TMPPM 2008 > Provider Information > Managed Care > PCCM

   
 

7.5.16 Outpatient Prior Authorization Process

The following outpatient procedures require prior authorization:

Computed tomography (CT) imaging.

Computed tomography angiography (CTA).

Magnetic resonance imaging (MRI).

Magnetic resonance angiography (MRA).

All laser surgeries.

Some endoscopic procedures.

Some podiatry procedures.

pH probe tests.

Sleep studies.

Some surgical procedures.

Prior authorization for clients with retroactive eligibility must be obtained by the PCCM provider within 95 days of the add date and before claims submission.

Refer to: "Computed Tomography (CT) and Magnetic Resonance Imaging (MRI)" for more information about MRI/MRA and CT/CTA authorizations.

The following outpatient procedures do not require prior authorization:

Anesthesia services (type of service 7).

Surgeries performed on an outpatient emergent basis (retrospective authorization must occur for claims payment).

Application/removal of casts, splints, or strapping (excluding podiatry office procedures and services).

Burns - local treatment (does not include skin grafts or long-term wound care).

Catheterization of blood vessels (excluding heart catheterizations) for diagnosis or therapy (includes venous access, puncture of shunt, etc.).

Cholecystectomy.

Circumcision, newborn and for phimosis (up to 21 years of age).

Fractures/dislocations (closed or open treatment).

Incision and drainage of abscesses.

Injection procedures for radiology or in conjunction with surgical procedures.

Intubation/tracheostomy tube changes.

Polysomnography.

Removal of foreign bodies.

Removal of pressure equalization tubes with or without grafts.

Repair of lacerations/wounds (includes the eye).

Replacement of gastrostomy tubes.

Replantation of digits.

Sterilization procedures (male and female).

Urodynamics.

Esophageal manometry.

Ultrasounds.

Holter monitors.

Tympanostomy.

Tonsillectomy for client's under 12 years of age.

Adenoidectomy for client's under 12 years of age.

Bronchoscopy.

Sigmoidoscopy.

Proctosigmoidoscopy.

Permanent removal of nail/nail matrix.

Colonoscopy (except with endoscopic ultrasound exam or fine needle biopsy).

Esophageal Endoscopy (except for ablation procedures).

Appendectomy for ruptured appendix or incidental removal.

Hernia repair (except initial repair under 5 years of age with strangulation or incarceration).

Upper GI Endoscopy (except for drainage of psuedocyst or placement of gastrostomy tube).

Requesting Prior Authorization

Requests for prior authorization of outpatient services may be made by faxing a completed PCCM Inpatient/Outpatient Authorization Form to the Outpatient Prior Authorization Department at 1-512-302-5039, by calling 1-888-302-6167, or through the TMHP website at www.tmhp.com. Other forms will not be accepted for outpatient prior authorizations or updates.

Refer to: "Prior Authorization Requests Through the TMHP Website" for more information.

The request must include the following information:

Facility name and provider identifier.

Client name, Medicaid number (PCN), and date of birth.

Requesting (admitting) physician's name and provider identifier.

Name of person completing form.

Date completed.

Telephone and fax number.

Admit date.

Diagnosis codes (primary, secondary, etc.).

Procedure codes.

Clinical information to support medical necessity is required.

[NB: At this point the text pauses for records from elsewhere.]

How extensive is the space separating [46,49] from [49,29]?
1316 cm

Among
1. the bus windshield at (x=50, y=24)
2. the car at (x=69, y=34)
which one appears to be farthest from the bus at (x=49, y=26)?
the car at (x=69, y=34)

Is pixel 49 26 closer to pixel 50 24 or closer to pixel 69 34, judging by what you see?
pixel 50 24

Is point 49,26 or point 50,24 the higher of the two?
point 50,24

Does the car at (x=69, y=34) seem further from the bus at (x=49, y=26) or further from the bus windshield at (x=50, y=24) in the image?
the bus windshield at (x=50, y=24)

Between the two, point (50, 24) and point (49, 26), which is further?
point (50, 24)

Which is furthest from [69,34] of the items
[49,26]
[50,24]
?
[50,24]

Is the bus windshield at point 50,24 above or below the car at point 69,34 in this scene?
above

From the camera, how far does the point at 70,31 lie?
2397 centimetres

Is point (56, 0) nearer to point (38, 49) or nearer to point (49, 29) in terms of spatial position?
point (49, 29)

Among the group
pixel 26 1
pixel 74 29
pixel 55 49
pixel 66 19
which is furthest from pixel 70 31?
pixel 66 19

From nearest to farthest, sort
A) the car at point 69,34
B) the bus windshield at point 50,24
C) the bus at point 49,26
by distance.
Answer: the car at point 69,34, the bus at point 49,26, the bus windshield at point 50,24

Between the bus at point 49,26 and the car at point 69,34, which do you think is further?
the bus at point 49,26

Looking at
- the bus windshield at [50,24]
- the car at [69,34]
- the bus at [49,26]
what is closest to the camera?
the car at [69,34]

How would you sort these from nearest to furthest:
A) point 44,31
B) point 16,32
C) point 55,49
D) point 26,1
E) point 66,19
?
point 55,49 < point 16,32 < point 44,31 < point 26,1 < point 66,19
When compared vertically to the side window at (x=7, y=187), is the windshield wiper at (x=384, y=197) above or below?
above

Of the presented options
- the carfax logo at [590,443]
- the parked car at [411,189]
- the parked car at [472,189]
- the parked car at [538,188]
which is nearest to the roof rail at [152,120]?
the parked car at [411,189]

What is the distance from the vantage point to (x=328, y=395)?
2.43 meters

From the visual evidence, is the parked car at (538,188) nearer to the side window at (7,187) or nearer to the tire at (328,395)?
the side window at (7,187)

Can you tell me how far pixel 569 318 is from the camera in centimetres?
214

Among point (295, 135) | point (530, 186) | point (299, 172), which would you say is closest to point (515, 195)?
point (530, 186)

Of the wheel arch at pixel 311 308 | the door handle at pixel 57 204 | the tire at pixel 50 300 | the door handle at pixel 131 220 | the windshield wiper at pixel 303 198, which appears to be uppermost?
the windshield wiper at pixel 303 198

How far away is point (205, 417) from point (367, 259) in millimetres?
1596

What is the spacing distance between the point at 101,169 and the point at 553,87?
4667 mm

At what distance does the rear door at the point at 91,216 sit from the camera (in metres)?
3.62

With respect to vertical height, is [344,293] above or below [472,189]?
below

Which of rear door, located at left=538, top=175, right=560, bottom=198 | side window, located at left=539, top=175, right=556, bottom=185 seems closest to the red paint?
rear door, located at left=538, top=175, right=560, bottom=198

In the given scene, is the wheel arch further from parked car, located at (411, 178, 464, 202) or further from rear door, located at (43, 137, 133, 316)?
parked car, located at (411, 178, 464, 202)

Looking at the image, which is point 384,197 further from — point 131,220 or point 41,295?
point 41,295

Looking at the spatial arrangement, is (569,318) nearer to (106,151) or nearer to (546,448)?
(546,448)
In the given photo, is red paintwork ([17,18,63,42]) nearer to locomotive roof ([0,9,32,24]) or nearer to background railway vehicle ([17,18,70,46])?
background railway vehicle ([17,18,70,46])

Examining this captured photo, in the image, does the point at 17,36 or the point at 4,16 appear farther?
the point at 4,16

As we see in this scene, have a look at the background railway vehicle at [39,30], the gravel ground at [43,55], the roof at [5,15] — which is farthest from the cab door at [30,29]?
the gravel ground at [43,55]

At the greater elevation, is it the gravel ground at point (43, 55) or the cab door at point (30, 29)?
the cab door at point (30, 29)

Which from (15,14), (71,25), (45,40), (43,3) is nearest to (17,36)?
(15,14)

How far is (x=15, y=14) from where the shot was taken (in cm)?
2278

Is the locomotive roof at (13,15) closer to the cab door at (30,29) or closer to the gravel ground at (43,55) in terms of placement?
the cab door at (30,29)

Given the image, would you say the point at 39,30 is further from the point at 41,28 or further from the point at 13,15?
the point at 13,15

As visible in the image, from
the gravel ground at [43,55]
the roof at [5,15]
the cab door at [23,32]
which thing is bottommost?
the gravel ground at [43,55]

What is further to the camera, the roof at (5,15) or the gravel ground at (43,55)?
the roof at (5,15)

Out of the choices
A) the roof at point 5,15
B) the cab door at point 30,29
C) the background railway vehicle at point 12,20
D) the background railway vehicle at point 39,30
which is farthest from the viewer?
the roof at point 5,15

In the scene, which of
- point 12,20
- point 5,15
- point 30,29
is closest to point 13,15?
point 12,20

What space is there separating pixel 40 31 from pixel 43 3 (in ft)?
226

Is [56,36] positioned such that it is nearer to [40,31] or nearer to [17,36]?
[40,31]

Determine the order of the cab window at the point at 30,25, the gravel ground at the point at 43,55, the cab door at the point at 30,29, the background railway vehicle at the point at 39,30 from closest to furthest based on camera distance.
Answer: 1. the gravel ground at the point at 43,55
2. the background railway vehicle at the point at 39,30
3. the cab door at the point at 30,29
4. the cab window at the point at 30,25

If the prior authorization request is determined to be incomplete, the Outpatient Prior Authorization Department faxes the provider a letter requesting the specific information needed to make the prior authorization determination and places the request in pending status. At least two additional attempts to call and/or fax the provider to obtain this information will be made during the next four business days. If the requested information is not received by the fourth business day, a letter is sent to the client stating that the prior authorization request cannot be processed until the provider responds with the specific information necessary to complete the prior authorization request. This client letter is sent along with a copy of the initial letter to the provider that lists the specific information necessary to make the prior authorization determination. If the provider does not submit the information necessary to complete the prior authorization request within seven calendar days from the date of the letter sent to the client, a letter is sent to the provider and the client notifying them of the denial of service due to incomplete or missing information.

A letter of authorization determination is faxed to the requesting provider once the request is completed.

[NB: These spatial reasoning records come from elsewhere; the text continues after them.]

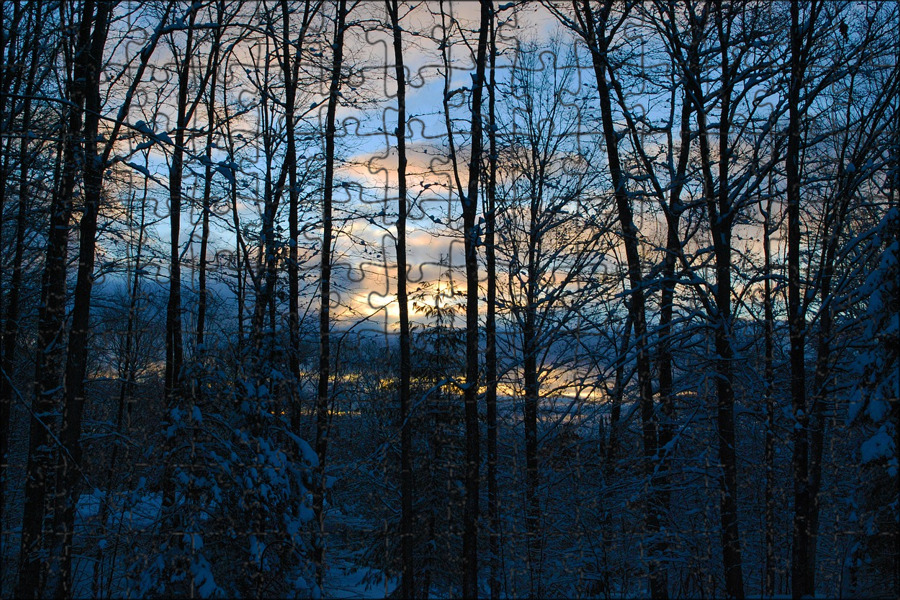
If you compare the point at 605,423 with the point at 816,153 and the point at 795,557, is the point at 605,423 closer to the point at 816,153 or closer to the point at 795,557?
the point at 795,557

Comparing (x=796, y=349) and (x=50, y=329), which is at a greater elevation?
(x=50, y=329)

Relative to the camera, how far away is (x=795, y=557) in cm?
707

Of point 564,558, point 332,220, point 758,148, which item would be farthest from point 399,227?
point 564,558

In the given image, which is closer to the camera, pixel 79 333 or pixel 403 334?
pixel 79 333


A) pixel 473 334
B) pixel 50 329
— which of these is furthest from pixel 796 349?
pixel 50 329

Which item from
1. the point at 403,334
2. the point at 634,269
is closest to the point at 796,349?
the point at 634,269

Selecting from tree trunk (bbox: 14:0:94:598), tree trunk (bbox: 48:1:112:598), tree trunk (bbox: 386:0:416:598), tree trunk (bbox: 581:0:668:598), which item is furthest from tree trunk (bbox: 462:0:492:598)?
tree trunk (bbox: 14:0:94:598)

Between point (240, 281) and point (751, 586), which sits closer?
point (751, 586)

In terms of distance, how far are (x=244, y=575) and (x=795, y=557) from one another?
690cm

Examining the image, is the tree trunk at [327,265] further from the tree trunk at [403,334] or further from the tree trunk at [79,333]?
the tree trunk at [79,333]

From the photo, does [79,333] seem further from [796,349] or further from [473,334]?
[796,349]

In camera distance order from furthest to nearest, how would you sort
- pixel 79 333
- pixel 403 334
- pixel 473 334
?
pixel 403 334 → pixel 473 334 → pixel 79 333

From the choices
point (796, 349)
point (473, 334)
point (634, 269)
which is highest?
point (634, 269)

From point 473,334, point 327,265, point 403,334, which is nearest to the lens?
point 473,334
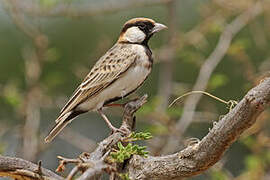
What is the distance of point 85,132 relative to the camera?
861cm

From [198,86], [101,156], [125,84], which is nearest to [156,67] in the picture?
[198,86]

Authorization is a condition of reimbursement. It is not a guarantee of payment.

Claims are processed based on the authorization completed at the time of claim submission.

If there is a change in an existing authorization (i.e., change in diagnosis or change in procedure), the facility/provider is required to submit an updated PCCM Inpatient/Outpatient Authorization Form with clinical documentation supporting the change or contact the Outpatient Prior Authorization Department with the update prior to claim submission to avoid claim denial.

Providers performing urgent or emergent outpatient procedures that require authorization must contact the PCCM Outpatient Prior Authorization Department within 7 calendar days to obtain the authorization.